To summarize, kubectl is the client-side tool used to interact with the Kubernetes cluster, whereas kubelet is the agent that runs on each worker node and manages the containers and pods on that node.

Explain the role of the API server:

The API server is a key component of the control plane in a Kubernetes cluster. It acts as the central control point and primary interface for interacting with the cluster. The API server exposes the Kubernetes API, which allows users, administrators, and other components to communicate with the cluster.

Here are the primary roles and responsibilities of the API server:

  1. API Endpoint:
    The API server serves as the endpoint for all communication with the Kubernetes cluster. Clients, including kubectl and other Kubernetes components, send requests to the API server to perform various operations on the cluster, such as creating or updating resources, retrieving cluster information, or issuing commands.

  2. Authentication and Authorization:
    The API server handles authentication and authorization of requests made to the cluster. It verifies the identity of the client making the request and checks whether the client has the necessary permissions to perform the requested operation. This ensures that only authorized users and components can access and modify the cluster's resources.

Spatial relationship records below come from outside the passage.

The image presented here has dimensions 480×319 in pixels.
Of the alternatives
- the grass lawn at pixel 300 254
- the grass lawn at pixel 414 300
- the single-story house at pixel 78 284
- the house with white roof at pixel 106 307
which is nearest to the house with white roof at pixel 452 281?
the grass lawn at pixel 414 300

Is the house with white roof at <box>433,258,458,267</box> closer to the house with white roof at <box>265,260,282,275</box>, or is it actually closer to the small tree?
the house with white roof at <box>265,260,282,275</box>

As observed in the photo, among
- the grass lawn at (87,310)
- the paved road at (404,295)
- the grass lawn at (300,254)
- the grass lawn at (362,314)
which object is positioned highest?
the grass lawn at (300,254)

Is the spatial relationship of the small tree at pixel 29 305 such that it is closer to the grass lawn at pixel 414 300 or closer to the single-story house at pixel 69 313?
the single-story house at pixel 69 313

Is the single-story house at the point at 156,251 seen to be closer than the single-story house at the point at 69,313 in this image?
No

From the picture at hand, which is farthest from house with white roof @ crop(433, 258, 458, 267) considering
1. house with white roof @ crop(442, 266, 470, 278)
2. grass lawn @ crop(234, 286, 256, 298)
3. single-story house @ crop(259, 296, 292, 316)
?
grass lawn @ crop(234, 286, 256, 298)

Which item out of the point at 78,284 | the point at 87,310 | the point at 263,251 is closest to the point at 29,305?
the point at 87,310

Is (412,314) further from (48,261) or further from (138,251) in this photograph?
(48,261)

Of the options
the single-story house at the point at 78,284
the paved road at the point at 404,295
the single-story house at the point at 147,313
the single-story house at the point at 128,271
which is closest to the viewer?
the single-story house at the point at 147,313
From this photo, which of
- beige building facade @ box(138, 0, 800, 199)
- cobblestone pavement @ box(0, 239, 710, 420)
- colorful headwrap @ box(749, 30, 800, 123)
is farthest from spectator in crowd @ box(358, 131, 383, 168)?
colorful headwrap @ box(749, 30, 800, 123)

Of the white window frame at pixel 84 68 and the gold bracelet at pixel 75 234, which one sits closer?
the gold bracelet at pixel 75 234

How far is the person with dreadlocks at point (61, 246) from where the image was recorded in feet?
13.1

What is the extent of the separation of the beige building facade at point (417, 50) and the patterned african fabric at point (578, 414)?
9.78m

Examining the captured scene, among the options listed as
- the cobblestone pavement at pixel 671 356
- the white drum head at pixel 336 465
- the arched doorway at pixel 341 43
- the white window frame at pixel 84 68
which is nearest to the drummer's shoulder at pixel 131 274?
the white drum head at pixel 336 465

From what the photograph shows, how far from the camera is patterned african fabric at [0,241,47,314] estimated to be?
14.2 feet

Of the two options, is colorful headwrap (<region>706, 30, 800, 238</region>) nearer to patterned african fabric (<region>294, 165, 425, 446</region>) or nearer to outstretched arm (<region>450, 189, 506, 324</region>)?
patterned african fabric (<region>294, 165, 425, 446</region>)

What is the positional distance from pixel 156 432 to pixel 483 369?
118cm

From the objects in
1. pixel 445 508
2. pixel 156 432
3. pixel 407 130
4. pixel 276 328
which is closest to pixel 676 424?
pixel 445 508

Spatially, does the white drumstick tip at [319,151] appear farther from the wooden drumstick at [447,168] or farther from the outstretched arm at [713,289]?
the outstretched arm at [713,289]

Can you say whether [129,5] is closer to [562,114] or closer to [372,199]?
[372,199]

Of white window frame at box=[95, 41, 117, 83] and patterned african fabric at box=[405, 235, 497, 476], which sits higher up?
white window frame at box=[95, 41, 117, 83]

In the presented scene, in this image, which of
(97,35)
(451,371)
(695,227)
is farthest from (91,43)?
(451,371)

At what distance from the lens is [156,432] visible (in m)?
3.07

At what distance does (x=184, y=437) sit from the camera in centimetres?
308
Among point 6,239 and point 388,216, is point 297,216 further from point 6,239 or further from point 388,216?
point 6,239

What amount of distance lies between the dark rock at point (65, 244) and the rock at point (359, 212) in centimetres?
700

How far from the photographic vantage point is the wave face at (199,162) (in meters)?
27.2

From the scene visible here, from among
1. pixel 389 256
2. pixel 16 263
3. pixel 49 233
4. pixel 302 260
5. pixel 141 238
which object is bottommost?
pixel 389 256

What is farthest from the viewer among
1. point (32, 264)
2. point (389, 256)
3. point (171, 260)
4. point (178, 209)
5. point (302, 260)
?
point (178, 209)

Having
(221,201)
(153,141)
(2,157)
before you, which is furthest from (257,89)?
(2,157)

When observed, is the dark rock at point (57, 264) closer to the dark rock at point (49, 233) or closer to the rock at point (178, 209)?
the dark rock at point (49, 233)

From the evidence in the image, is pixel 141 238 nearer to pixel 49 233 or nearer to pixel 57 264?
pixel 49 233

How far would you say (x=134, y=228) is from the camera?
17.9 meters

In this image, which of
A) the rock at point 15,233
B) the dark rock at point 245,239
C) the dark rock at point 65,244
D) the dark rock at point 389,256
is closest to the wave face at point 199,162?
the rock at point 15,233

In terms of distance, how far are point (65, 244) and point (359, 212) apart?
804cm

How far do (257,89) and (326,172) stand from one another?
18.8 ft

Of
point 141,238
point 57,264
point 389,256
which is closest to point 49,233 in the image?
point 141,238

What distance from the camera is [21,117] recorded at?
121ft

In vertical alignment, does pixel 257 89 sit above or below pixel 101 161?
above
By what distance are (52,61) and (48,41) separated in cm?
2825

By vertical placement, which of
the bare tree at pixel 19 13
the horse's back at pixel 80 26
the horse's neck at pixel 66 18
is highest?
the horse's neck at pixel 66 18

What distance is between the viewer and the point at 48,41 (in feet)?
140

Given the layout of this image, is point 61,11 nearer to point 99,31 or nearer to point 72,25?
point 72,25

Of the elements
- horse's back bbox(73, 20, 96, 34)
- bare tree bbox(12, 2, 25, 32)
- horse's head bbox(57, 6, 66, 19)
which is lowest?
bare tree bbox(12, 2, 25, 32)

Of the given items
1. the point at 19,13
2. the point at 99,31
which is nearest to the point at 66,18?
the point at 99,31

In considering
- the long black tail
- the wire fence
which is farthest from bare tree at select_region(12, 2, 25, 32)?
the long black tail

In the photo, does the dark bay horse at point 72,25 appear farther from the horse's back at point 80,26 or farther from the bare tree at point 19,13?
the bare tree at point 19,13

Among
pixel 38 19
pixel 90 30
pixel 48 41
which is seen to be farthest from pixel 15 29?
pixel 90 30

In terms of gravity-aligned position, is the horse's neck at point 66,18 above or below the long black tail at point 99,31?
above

  3. Validation and Admission Control:
    The API server validates incoming requests to ensure they comply with the cluster's configuration and policies. It performs checks to verify that the requested resources are well-formed and that the specified values are within acceptable ranges. Additionally, the API server supports admission control plugins that allow custom validation and mutation logic to be applied to incoming requests.

  4. Resource Management:
    The API server manages the cluster's resources and state by storing and updating information about the cluster's objects, such as pods, services, deployments, and namespaces. It persists this information in the cluster's backing store, typically etcd. When clients make requests to create, update, or delete resources, the API server validates the requests, updates the object's state, and ensures consistency across the cluster.

  5. Cluster-wide Coordination:
    The API server acts as a centralized coordinator for various cluster-wide operations. It ensures that changes made by different clients are properly coordinated and synchronized. For example, when a client requests the creation of a pod, the API server coordinates with the scheduler to determine which node should run the pod and updates the desired state accordingly.

  6. Custom Resource Definitions (CRDs):
    The API server supports Custom Resource Definitions, which allow users to define their own custom resource types and controllers. CRDs extend the Kubernetes API to include user-defined resources, enabling the creation of custom controllers that manage and reconcile the state of these resources.

Overall, the API server plays a crucial role in managing the Kubernetes cluster. It provides a unified and standardized interface for interacting with the cluster, handles authentication and authorization, validates and stores cluster state, and coordinates cluster-wide operations. The API server is vital for managing the lifecycle of Kubernetes resources and ensuring the cluster operates according to the desired configuration and policies.